The Minister may refer to the derelict site levy but this levy is not working and everybody knows that. In many instances, it is not even being collected and is an issue to which my colleague, Deputy Gould, has brought repeated attention in this Chamber and outside of it. If the vacant homes tax is to bring properties back into use, derelict properties must be addressed. The tax proposed remains unchanged in its rate of charge, regardless of how long the property remains vacant, be it one year, two years or indeed ten years, and I believe there is scope to increase the rate, as the length of time that the property remains vacant increases.

Section 86 of the Bill reaffirms the Government’s plan to press ahead with a flawed and counter-productive defective concrete products levy. In the context of hard costs making up 48% overall of the cost of housing delivery, where the cost of concrete has increased by almost 40% in the past year and with the need to drive down construction costs to accelerate delivery; this levy as designed will directly increase building costs and house prices, which is something, in fairness, the Minister does not deny. This will push up prices for homebuyers, rather than putting the cost on to the profits of the industry itself and on the banks, which will also benefit from the redress scheme.

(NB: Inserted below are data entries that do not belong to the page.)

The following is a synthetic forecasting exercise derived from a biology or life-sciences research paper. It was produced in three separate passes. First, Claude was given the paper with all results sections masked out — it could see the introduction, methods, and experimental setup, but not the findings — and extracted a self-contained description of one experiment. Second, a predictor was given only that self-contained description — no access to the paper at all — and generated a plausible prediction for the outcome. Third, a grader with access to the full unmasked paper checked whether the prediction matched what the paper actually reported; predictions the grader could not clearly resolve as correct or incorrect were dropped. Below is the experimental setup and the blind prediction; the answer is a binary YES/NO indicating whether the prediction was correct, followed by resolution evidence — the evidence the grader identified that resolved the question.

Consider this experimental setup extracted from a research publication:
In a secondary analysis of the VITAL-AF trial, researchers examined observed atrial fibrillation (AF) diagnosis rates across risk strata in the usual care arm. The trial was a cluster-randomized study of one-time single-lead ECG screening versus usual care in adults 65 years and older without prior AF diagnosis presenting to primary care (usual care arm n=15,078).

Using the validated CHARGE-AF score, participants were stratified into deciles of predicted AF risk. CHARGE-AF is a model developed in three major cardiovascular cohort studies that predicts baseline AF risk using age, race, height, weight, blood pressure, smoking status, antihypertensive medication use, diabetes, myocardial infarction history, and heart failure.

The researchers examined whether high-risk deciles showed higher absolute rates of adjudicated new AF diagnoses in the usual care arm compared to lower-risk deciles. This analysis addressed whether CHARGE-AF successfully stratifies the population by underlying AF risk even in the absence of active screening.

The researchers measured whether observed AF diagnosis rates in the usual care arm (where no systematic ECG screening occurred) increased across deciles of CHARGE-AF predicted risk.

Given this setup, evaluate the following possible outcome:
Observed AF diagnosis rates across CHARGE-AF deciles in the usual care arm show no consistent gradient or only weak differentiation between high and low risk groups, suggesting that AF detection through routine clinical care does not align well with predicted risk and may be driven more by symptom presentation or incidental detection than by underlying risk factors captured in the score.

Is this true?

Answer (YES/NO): NO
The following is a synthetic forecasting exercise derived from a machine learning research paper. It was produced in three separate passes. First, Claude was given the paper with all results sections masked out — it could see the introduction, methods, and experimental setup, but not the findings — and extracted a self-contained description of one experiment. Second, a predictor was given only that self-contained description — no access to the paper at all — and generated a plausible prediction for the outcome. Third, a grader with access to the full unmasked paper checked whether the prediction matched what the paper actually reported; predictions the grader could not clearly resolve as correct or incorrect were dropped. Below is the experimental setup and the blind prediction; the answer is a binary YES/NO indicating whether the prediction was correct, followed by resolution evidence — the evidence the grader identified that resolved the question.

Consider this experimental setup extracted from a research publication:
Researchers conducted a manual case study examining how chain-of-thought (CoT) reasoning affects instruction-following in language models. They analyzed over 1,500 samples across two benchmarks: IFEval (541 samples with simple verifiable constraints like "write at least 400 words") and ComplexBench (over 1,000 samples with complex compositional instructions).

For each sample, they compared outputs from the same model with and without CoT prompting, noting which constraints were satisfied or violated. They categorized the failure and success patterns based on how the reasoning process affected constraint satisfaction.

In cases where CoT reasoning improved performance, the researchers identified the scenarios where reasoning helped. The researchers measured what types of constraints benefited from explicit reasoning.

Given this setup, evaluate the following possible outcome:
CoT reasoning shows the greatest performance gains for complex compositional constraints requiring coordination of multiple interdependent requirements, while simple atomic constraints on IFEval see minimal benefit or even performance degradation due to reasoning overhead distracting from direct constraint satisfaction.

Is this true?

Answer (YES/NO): NO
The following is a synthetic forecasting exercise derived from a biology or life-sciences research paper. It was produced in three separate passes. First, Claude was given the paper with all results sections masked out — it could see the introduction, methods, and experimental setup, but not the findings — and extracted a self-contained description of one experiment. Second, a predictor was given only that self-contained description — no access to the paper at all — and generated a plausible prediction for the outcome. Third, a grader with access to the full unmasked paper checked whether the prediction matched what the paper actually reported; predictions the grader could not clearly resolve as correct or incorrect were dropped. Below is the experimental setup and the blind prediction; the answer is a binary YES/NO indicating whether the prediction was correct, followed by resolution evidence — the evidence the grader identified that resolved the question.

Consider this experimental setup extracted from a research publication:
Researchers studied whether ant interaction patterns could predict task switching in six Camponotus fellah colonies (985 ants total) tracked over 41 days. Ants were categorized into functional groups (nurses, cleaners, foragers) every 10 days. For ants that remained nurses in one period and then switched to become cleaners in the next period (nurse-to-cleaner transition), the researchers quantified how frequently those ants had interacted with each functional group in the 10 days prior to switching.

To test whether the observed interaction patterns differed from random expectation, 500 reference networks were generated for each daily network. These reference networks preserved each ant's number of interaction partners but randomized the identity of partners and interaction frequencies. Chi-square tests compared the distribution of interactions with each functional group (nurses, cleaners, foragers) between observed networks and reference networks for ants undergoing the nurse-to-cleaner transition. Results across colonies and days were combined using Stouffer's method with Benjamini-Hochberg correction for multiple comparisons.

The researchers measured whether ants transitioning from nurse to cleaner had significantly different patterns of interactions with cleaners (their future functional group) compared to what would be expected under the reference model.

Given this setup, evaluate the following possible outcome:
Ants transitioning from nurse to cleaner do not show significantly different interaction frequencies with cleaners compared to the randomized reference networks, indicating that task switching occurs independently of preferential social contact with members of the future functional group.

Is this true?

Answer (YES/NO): NO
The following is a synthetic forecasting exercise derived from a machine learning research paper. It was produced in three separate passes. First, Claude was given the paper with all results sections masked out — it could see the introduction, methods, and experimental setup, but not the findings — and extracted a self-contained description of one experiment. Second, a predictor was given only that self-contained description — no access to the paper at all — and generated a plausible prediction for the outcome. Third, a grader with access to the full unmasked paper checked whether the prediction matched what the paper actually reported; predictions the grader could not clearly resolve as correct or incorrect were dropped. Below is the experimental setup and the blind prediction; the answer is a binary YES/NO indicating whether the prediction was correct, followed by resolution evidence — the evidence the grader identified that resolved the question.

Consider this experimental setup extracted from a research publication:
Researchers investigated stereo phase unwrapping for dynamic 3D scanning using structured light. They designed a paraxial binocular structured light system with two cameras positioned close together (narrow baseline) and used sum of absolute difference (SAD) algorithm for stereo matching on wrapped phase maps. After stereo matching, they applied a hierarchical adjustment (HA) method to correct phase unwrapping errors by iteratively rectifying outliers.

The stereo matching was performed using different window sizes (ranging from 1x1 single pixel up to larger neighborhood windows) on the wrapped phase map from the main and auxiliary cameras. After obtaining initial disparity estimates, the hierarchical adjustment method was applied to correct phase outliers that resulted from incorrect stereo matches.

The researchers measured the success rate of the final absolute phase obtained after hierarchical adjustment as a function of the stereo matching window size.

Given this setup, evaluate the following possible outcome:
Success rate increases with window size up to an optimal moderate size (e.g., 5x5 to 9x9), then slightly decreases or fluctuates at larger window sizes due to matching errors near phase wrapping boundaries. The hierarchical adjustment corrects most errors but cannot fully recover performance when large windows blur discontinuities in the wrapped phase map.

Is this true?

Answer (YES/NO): NO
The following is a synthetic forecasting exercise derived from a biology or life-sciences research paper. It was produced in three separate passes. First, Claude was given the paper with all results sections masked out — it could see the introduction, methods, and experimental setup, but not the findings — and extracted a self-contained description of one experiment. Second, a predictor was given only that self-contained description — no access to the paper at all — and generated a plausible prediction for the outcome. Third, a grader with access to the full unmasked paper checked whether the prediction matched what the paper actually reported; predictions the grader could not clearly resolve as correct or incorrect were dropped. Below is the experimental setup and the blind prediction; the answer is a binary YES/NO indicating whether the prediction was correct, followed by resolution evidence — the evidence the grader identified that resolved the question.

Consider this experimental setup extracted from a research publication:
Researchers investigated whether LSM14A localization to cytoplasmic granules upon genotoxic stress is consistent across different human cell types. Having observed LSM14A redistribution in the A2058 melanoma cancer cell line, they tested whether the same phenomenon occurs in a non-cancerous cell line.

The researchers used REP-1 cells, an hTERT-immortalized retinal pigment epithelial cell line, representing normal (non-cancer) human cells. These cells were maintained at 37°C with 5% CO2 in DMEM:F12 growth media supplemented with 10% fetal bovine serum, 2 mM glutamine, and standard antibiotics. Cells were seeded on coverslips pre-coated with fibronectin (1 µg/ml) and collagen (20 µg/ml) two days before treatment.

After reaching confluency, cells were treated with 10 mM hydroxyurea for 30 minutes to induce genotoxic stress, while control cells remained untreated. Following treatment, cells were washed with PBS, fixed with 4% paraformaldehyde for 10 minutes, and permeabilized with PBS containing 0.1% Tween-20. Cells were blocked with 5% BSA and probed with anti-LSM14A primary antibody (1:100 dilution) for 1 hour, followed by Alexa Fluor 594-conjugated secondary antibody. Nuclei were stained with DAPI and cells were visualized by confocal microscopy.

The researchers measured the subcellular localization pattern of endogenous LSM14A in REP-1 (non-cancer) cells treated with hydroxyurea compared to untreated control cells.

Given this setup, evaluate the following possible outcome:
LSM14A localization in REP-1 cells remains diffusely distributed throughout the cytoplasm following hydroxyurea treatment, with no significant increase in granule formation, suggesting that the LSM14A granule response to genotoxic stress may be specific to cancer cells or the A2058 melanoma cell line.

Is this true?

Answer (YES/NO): NO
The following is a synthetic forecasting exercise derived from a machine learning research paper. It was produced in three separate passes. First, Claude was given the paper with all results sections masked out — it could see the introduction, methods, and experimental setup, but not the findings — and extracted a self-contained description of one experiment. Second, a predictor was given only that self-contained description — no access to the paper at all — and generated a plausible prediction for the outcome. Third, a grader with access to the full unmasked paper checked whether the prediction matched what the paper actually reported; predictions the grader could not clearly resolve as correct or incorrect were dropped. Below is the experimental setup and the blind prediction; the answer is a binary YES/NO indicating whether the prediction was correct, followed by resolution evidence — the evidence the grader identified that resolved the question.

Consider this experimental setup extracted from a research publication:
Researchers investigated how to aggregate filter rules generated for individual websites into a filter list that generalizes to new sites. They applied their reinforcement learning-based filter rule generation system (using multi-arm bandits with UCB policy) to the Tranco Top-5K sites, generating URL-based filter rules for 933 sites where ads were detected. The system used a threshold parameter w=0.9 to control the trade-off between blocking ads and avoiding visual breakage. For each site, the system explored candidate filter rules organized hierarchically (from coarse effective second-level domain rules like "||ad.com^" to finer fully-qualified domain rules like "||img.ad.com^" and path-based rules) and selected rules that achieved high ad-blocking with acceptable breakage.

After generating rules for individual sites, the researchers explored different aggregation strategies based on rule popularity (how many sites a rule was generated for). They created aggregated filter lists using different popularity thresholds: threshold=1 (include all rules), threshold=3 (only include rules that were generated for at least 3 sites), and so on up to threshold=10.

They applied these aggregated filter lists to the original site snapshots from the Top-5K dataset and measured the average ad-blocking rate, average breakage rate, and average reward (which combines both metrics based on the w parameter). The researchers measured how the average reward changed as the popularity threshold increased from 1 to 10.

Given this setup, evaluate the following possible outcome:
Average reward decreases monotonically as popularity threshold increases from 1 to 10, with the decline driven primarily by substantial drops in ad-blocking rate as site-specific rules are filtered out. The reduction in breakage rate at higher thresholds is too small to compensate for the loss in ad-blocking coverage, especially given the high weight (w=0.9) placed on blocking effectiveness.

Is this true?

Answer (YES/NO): NO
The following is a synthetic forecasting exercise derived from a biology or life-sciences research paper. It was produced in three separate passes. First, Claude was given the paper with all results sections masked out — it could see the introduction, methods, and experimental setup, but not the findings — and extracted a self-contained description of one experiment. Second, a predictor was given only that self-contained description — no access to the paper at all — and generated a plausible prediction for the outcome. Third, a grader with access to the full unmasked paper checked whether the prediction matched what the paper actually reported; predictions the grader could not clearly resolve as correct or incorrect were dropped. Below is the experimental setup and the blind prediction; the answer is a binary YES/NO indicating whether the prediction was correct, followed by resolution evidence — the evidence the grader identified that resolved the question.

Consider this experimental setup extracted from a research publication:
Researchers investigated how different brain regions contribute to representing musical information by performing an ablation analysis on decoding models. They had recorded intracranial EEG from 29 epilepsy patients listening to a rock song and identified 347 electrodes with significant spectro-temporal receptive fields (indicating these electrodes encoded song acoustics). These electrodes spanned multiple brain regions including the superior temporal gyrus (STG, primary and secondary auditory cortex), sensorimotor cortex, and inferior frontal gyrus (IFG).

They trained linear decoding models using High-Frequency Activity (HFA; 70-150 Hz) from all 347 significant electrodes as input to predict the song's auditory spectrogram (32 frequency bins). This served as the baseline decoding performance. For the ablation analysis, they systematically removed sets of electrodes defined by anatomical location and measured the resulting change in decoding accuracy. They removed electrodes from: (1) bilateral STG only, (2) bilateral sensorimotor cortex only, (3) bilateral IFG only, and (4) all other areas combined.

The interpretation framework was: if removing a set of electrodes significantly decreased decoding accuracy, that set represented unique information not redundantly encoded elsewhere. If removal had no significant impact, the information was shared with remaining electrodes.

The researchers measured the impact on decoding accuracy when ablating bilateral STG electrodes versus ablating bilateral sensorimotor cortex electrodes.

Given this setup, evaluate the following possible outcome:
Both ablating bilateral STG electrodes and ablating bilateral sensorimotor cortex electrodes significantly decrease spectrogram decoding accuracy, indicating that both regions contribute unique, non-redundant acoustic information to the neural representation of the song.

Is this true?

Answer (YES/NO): NO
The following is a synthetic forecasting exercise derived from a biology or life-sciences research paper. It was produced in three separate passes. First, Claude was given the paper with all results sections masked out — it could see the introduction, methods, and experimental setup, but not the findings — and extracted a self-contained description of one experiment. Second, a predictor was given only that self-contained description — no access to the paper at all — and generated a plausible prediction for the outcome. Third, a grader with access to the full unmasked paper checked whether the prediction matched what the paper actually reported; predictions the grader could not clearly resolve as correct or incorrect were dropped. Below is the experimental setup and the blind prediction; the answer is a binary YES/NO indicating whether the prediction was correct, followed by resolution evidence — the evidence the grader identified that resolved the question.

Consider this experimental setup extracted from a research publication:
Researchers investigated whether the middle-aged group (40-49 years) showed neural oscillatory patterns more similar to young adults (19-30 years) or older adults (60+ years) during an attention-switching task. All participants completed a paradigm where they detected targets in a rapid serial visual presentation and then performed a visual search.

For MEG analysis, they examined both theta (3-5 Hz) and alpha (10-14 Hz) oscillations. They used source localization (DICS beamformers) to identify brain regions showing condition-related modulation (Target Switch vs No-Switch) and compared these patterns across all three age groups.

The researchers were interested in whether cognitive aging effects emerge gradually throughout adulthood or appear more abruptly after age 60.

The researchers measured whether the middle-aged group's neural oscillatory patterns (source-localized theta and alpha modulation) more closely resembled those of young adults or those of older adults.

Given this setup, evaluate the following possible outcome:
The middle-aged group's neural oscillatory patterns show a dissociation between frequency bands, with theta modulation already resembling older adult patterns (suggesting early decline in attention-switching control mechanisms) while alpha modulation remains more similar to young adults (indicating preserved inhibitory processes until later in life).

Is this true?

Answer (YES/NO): NO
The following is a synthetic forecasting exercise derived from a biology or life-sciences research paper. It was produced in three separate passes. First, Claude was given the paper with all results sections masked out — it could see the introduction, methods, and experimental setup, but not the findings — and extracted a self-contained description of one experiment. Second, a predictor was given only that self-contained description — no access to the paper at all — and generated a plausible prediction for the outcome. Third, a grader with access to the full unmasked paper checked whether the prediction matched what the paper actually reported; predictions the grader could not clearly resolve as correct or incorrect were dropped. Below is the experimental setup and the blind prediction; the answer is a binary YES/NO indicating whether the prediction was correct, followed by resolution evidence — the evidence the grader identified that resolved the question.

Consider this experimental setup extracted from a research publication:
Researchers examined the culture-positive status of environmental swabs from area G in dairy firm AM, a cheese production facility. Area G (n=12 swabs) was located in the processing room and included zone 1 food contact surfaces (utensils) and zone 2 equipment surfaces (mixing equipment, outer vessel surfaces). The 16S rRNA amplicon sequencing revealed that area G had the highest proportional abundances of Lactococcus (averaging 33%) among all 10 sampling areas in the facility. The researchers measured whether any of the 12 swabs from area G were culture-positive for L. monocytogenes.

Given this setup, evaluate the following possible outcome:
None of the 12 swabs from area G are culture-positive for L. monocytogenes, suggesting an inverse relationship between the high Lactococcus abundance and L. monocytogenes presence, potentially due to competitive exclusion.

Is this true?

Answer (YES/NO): YES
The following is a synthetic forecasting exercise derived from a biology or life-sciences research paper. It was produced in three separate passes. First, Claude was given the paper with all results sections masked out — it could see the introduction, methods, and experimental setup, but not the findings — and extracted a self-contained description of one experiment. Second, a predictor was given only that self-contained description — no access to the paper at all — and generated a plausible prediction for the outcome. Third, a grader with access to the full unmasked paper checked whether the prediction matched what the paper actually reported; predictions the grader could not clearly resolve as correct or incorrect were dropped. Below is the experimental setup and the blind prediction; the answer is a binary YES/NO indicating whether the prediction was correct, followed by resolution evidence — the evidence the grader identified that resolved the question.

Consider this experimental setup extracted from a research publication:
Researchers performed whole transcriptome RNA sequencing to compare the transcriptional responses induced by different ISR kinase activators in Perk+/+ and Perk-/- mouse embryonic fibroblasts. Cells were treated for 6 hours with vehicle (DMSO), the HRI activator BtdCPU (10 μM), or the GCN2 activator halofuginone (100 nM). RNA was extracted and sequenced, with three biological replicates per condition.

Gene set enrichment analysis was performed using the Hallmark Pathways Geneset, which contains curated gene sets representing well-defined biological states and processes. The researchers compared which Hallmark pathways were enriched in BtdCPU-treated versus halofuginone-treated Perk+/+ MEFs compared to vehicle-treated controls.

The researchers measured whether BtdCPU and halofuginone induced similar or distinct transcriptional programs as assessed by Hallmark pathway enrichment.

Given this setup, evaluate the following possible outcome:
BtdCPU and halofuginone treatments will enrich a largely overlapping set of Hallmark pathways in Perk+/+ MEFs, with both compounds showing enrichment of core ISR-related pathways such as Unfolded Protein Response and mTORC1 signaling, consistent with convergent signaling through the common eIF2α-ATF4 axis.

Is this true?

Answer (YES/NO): NO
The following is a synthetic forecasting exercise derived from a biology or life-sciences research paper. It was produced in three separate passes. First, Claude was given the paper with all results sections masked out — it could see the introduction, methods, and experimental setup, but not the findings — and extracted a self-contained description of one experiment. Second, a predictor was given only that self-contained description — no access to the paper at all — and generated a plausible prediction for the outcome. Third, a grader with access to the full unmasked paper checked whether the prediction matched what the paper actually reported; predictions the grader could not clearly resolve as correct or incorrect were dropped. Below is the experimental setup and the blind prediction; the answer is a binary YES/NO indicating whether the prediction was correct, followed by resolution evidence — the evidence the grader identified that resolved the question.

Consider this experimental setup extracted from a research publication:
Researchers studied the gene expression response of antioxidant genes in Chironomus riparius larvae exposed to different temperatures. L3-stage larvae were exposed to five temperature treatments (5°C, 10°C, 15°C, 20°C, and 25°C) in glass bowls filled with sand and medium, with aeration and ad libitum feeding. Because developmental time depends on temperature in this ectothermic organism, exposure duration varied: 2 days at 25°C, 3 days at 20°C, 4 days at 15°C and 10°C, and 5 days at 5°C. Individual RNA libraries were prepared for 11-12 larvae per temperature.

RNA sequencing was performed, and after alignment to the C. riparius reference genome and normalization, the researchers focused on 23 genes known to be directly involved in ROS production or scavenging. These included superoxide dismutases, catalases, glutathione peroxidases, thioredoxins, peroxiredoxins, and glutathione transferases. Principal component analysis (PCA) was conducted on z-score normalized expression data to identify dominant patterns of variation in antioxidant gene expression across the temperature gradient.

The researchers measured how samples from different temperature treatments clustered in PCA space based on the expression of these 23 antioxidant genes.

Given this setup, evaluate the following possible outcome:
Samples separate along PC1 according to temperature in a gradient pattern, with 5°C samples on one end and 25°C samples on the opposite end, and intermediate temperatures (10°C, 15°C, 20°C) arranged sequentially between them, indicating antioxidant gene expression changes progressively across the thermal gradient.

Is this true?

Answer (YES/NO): YES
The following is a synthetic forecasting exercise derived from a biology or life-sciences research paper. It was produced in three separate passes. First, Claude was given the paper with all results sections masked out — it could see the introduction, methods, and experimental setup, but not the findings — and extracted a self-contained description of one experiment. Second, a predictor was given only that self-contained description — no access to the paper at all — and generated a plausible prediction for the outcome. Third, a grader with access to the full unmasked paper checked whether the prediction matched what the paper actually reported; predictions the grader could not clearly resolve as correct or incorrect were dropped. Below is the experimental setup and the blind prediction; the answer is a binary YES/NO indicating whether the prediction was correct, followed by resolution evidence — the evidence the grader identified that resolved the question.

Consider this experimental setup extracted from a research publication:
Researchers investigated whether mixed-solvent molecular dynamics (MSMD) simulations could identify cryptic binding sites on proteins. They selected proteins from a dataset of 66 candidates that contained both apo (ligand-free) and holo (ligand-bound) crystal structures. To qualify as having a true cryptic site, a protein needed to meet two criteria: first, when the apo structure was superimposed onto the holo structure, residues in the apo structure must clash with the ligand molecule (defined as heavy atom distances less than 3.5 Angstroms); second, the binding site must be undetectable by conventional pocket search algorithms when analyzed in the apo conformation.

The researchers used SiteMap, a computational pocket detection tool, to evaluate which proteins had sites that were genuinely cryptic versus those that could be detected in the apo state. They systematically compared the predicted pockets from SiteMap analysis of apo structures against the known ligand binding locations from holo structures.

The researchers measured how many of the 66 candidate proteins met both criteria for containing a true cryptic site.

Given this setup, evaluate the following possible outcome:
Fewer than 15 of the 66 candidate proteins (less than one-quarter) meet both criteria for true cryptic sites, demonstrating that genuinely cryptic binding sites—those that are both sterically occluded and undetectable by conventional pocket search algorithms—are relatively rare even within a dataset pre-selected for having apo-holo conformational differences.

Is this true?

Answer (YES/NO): YES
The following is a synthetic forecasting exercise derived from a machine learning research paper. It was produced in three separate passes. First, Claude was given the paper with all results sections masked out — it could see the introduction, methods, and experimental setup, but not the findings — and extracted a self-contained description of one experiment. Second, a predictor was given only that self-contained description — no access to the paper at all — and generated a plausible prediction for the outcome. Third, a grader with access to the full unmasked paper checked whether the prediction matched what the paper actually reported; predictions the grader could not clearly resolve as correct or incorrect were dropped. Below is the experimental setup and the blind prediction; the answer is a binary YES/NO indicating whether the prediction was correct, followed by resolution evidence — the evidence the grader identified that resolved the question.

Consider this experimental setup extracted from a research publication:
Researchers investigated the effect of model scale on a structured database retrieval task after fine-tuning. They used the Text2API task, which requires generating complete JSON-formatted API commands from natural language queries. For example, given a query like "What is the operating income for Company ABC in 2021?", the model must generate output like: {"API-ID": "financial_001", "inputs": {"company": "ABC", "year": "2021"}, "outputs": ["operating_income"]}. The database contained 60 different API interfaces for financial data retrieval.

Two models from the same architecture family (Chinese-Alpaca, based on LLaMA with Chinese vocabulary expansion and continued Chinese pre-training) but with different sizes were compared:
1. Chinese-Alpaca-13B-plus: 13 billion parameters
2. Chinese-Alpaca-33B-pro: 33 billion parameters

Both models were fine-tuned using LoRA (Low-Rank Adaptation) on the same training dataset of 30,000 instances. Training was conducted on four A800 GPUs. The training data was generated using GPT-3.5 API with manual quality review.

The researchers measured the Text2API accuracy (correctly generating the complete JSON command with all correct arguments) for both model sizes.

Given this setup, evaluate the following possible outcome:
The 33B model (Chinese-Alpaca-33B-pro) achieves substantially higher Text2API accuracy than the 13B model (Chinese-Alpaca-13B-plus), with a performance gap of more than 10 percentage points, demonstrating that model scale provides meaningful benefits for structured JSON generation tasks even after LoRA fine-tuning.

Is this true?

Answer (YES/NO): YES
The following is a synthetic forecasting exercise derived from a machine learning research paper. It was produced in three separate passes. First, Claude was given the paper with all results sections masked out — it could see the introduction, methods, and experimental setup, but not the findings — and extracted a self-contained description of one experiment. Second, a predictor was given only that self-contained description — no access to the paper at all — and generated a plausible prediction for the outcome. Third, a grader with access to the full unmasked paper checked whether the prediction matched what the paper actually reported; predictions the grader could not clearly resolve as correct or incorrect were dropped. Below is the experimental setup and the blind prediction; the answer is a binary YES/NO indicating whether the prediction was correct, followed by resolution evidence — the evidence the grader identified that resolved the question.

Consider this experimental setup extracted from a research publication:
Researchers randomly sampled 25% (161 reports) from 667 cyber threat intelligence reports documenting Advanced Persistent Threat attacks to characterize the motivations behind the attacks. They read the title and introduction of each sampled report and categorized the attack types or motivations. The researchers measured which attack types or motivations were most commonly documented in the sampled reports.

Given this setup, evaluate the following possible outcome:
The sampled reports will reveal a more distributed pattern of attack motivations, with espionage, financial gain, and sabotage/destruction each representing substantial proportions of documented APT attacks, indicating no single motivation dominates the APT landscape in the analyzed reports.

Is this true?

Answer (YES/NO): NO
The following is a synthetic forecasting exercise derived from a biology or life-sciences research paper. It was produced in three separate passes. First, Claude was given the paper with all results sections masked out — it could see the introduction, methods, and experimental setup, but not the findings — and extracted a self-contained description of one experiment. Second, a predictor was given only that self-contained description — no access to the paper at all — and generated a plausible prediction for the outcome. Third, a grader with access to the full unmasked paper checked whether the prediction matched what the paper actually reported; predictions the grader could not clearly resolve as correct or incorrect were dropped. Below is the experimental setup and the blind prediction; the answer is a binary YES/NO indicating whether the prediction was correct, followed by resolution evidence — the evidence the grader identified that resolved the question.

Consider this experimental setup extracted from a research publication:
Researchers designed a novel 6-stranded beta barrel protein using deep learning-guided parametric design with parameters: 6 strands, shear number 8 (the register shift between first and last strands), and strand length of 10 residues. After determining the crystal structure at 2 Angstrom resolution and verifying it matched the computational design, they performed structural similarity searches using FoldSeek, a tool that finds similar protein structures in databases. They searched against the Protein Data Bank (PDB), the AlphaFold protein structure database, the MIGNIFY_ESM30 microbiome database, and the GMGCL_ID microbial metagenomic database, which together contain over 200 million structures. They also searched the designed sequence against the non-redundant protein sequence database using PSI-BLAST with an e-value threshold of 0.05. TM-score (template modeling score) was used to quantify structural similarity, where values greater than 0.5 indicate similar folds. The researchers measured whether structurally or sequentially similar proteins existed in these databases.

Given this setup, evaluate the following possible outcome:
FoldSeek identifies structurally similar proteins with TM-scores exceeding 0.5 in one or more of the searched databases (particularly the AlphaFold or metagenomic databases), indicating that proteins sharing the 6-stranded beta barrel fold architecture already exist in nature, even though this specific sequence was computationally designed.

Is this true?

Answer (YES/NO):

It is time to drop this levy and to go back to the drawing board.

Our domestic exporters and SMEs who provide employment and opportunity across the State face energy costs that threaten their very viability. In advance of the budget, Sinn Féin proposed a suite of measures which would provide them with support, including a scheme which would cover a portion of the increase in their energy bills, with appropriate limits and safeguards in place. Sections 88 to 90, inclusive, provide a temporary business energy support scheme and I welcome the Government's introduction of this scheme to support businesses with rising energy costs. For many, however, this support will not be enough to offset the very significant increases they are seeing.

Having gone through the experience of State supports during the pandemic, there must be a better way to provide enhanced, targeted and tailored support to those who need it most. This scheme as drafted takes no account of profitability or revenue. For instance, the same criteria and limits are applied to the local restaurant or butcher as apply to a highly profitable business with large cash reserves. We need to revisit these sections on Committee Stage to safeguard the viability of our small firms.

I also urge the Minister to learn the lessons from the pandemic to ensure that safeguards are in place in order that highly profitable companies, for example, do not avail of taxpayers’ money by distributing dividends to shareholders.

As my time is up, I will give way now to my colleagues.